Chapitre 9

Chapitre 9

« Le récit rapporté »


Une ruelle déserte dans un quartier touristique fourmillant de Ljubljana

Un blog? pour quoi faire? Pour aller au delà : pour ceux qui veulent aller au delà de l’explosion d’images que comporte quelques minutes de télé. Ceux là, ils me trouveront en ces quelques mots, un passage entre la réalité télévisuelle et un point de vue mais surtout une INTERFACE avec tous les gens curieux, critiques, concernés.

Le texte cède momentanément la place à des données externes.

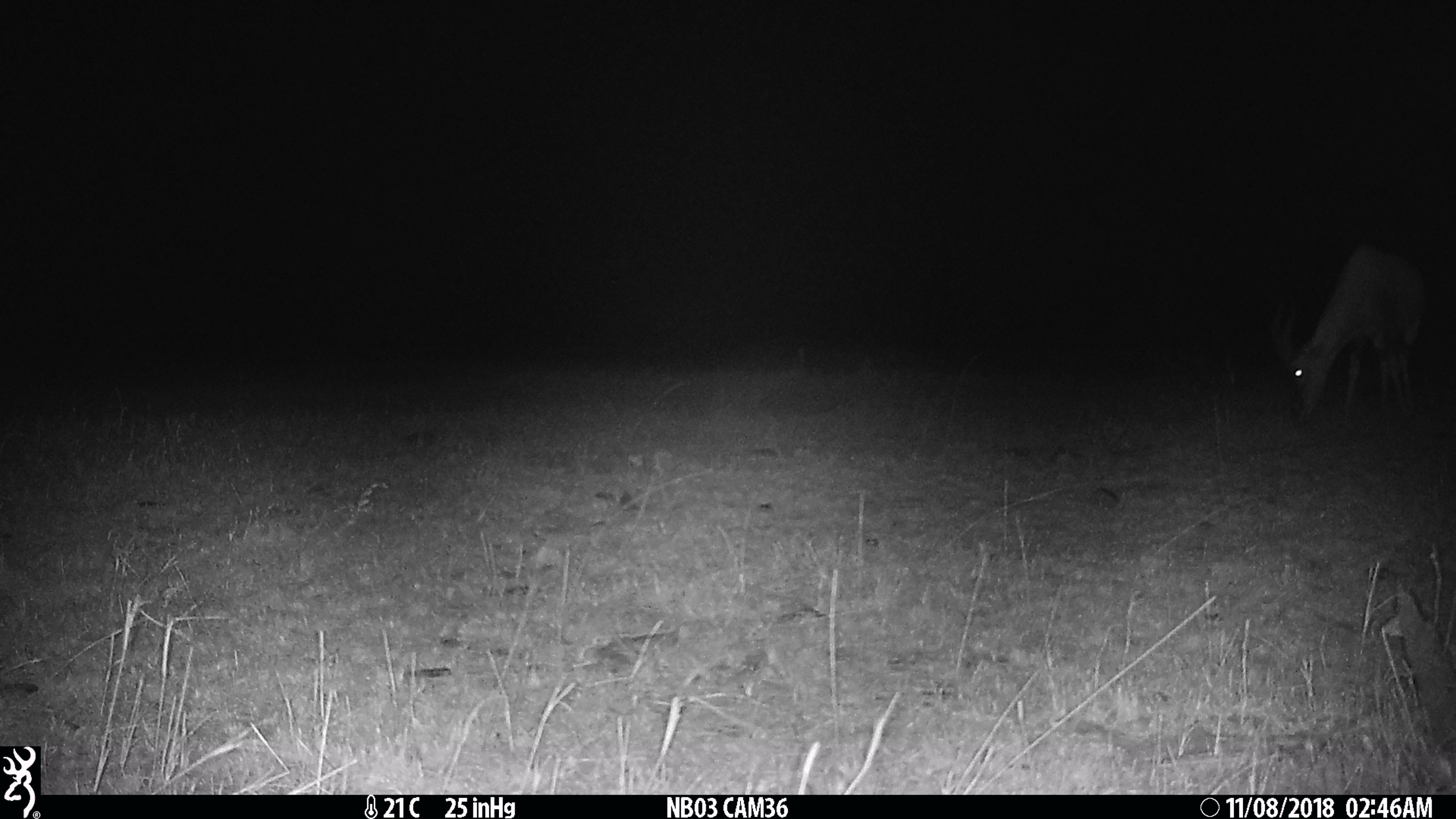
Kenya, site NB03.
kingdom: Animalia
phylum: Chordata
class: Mammalia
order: Artiodactyla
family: Bovidae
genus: Aepyceros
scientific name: Aepyceros melampus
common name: impala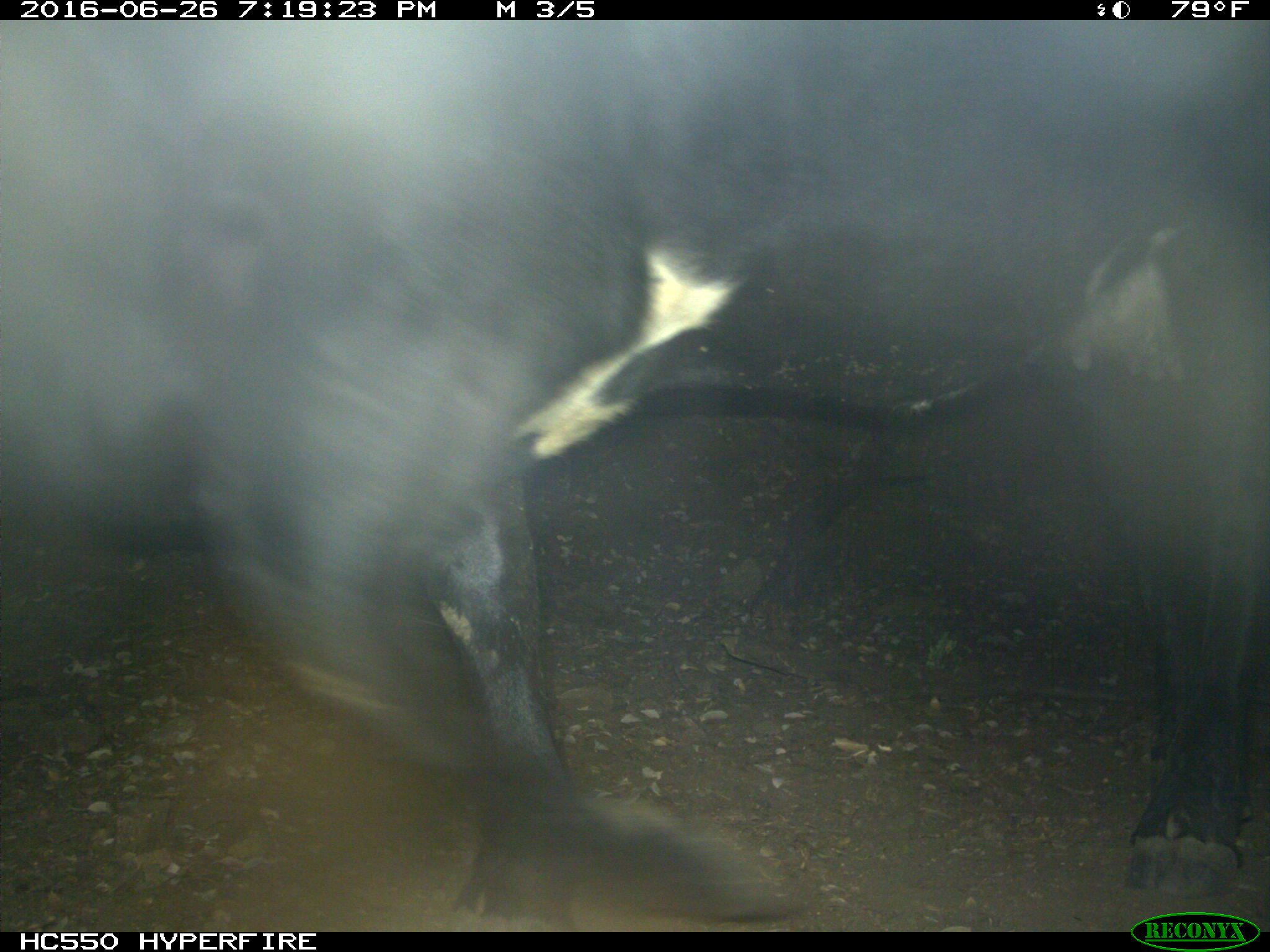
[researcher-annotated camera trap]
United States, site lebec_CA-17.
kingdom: Animalia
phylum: Chordata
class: Mammalia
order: Artiodactyla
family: Bovidae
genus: Bos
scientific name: Bos taurus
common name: domestic cow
Bos taurus (domestic cow).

Car j’ai tout noté, tout consigné, dans mon petit carnet, mon carnet de voyage. Et l’écriture, l’écriture a ce pouvoir de transcender une vision, un vécu, mélangeant des points de vue, tissant les images d’une façon unique. J’ai écrit dans le train, dans le couloir vide d’hôtel paumé en Slovénie, au bord d’une piscine une nuit en Crète entre deux chats errants, le soir après avoir écrit sur le mur à Abbeyroad à Londres, sous la pluie de Bruxelles, en Italie pendant une conversation que j’avais avec un cafard, dans la forêt noire à Schönau après avoir chanté la version d’Imagine la plus nulle de toute ma vie tellement j’étais down… Bref vous saurez tout au fur et à mesure des épisodes à venir, en écriture HD !

Slovénie => Autriche =>Italie

C’est incroyable, le pouvoir de la télévision, la responsabilité que c’est de présenter un certain regard sur le monde. Là d’où je viens je sais l’importance de la télévision, parfois la seule fenêtre sur le monde d’un foyer, malheureusement. J’ai vu et entendu des choses durant cette aventure que je n’imaginais même pas.

« There are many here among us who feel that life is but a joke » : le pouvoir symbolique de la télé fait qu’on ne peut pas tout faire. Il y a une responsabilité et un questionnement permanent à avoir. C’est ce que j’ai appris en sciences : « et si…, et si… et si…? » : est ce juste? scientifiquement vrai? Questions que je me suis peut être trop posé au grand dam de mes collègues. On comprendra j’espère que ce qui brille sur l’instant ne tient pas toujours la distance. 

C’est pour cela que j’aime Bob Dylan, il faut énormément d’intelligence et de génie pour faire parvenir une vision aiguisée et nuancée des choses, une vision critique, comme un triomphe de la langue sur le volume : il y a quelque chose de noble là dedans. Quelque chose que j’admire aussi d’une époque, passée? où l’on existe si surtout on a quelque chose à dire.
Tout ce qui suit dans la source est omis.